I have no excuse for myself

It is just a fundamental fact that I have nothing pressing to do for the bulk of almost every day now. I can't work from home, and other than doing some daily chores around the house, I have oodles of free time. I have ample opportunity to help my children with their homework, conduct science experiments with them, find educational content for them on the internet, do art projects with them, teach them to cook, get them to run a 5K, play games with them, have them do chores, or do any number of wonderful things that would enrich their lives, make them better people, and build our relationship.

If you follow me on social media, you know that this is not how I've spent my time. Here is how I've spent my time:
-I have learned Michael Jackson's Beat It routine
-I have painted my house
-I have sewn some clothes 
-I have made memes
-I have videotaped a quarantine fashion show set to "I'm Too Sexy" 
-I have purchased a ridiculous Yoga Barbie with light-up boobs that I pose for weird photographs around the house
-I have purchased many other stupid items on Amazon
-I have rebuilt a massive Ewok Village Lego set from a pile of jumbled up Legos from multiple sets
-I have written blog posts and social media posts that I think are funny
-I have made up silly songs 
-I have colored my hair
-I have tweezed my chin hairs obsessively
-I have showered on occasion and brushed my teeth at night
-I have gotten into arguments on Facebook
-I have eaten a lot of crap
-I have had numerous solo happy hours
-I have also done some more edifying stuff, including exercising and reading books and writing more stuff and shaving my dog's butt hole

It's actually been so. much. fun. I am not a person who ever gets bored.  I can always find something to amuse myself, and in fact amusing myself is my very favorite thing. I am living my best life. 

The problem of course is that my kids are also living their best lives, and the child version of that is not the most responsible lifestyle. It includes hours spent sitting around, eating junk, and engaged with various non-educational screens. While I am playing with my Barbie doll, they are up to no good. 

My husband meanwhile is working around the clock at a really important job.  He's too nice to just come out and tell me, "Hey, how about you do something with the kids instead of attending your little Holly fantasy camp every day." He'll instead come around and say, "I think maybe we should rethink the screen time limits" or "Don't you think the kids need some exercise?" or "When was the last time Lawson had a bath?"

So here's the deal. I admit that I have not been doing a good job. I have no excuse for myself.  I need to do better. I'm not going to blame enduring patriarchal expectations of women or the makers of video games or today's weather or my anxiety disorder or the virus itself.
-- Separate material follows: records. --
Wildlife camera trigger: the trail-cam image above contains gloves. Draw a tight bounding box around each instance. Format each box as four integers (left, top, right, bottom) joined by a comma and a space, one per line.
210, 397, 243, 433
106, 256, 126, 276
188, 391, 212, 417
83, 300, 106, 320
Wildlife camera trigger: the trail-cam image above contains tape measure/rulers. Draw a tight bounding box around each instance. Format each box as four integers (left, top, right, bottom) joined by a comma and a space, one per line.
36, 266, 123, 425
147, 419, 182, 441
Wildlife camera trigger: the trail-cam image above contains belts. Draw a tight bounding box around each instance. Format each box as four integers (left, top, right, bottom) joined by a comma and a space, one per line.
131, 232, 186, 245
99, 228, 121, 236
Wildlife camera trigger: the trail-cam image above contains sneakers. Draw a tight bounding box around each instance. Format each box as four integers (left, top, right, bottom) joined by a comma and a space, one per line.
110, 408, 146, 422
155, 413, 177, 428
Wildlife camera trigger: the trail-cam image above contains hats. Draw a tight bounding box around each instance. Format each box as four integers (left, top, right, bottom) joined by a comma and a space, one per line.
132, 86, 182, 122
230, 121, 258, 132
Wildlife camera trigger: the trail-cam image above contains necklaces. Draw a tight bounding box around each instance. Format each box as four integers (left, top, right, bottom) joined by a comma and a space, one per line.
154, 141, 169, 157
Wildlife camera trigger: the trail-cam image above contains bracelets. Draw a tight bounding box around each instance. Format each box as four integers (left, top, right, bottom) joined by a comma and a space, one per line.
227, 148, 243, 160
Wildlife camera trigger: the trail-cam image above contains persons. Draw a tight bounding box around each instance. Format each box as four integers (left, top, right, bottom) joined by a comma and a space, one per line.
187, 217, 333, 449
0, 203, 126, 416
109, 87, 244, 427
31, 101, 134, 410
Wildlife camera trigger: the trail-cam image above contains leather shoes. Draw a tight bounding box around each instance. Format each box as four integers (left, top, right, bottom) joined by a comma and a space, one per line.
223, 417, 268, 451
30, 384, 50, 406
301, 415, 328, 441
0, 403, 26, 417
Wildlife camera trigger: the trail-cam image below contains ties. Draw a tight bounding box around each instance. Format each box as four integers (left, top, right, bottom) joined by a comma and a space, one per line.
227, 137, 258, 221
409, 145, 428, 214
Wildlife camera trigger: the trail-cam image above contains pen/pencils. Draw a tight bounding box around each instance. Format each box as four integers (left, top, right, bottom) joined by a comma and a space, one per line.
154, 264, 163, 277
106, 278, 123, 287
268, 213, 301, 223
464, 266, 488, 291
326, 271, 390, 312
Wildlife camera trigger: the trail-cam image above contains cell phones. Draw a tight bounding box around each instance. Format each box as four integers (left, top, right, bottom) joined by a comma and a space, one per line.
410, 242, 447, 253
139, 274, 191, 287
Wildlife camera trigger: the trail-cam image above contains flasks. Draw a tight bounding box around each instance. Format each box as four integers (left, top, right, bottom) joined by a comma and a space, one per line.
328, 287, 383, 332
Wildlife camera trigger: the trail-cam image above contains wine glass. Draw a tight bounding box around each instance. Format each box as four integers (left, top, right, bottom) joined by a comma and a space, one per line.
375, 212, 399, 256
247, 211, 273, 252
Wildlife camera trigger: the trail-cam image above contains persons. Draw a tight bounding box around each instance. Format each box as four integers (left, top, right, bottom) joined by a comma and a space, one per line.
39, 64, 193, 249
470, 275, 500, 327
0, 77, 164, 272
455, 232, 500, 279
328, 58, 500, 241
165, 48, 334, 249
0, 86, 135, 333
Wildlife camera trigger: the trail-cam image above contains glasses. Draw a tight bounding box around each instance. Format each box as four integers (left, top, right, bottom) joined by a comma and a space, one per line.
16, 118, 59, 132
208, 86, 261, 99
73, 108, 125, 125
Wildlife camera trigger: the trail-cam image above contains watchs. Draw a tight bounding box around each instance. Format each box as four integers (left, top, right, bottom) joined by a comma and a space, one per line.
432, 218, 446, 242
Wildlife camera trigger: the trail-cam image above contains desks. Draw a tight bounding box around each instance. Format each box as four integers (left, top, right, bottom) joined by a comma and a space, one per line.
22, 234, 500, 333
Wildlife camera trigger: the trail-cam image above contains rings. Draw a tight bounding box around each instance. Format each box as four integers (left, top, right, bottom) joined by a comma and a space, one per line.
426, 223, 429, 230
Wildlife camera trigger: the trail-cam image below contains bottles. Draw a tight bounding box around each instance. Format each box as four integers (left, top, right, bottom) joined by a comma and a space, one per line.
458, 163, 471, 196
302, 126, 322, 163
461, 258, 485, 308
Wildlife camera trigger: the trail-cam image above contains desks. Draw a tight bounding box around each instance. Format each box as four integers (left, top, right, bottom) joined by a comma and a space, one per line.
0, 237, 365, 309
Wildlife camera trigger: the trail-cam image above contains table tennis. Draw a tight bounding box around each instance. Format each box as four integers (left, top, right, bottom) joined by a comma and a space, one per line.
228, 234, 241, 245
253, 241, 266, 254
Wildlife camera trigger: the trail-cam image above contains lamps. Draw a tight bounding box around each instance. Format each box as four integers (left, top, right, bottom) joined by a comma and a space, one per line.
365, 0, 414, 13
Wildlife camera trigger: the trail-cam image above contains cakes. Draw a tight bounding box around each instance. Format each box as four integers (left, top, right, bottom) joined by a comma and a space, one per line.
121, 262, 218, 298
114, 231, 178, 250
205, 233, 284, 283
Nope, I've got only myself.  And I haven't been doing all the good things because I simply don't want to.  It's really a pretty easy explanation.


Even during normal times, there's a lot of parenting I don't do simply because I don't want to.  I just don't. It's not that I am too busy or tired or stressed. It's not that I don't love my kids. It's just that a lot of the work of parenting--which tends to fall on mothers in most households--is not something that coincides with my natural gifts and interests.  Does that absolve me of the responsibility? No. 

But it also doesn't mean I am a horrible person. I think a big part of maturity and self-reflection is being able to take an honest inventory of one's strengths and weakness without falling into the many traps out there--the narcissism trap (I must only focus on my strengths because I can't face my weaknesses); the victim trap (I admit I make mistakes but they are all the fault of someone or something else); the self-loathing trap (my failures define me and negate all of my strengths and even my own self-worth). I myself am especially guilty of falling into the comparison trap--I feel the need to dismiss or belittle the strengths and accomplishments of others as a way of excusing my faults. 

The correct approach is this:
This is me.  
I am good at this, I do well at this. If I can find ways of doing more of this and applying it to new areas and endeavors, it will benefit myself and others. 
I am not good at that, that is a struggle for me. Most people are better at that than me. Maybe I can ask for help. Maybe I can learn new strategies to cope. Maybe I can work harder to improve in these areas. 
None of it diminishes or bolsters my inherent worth as a person.

At least that is what I've learned from my Yoga Barbie. Thanks, Cloudy!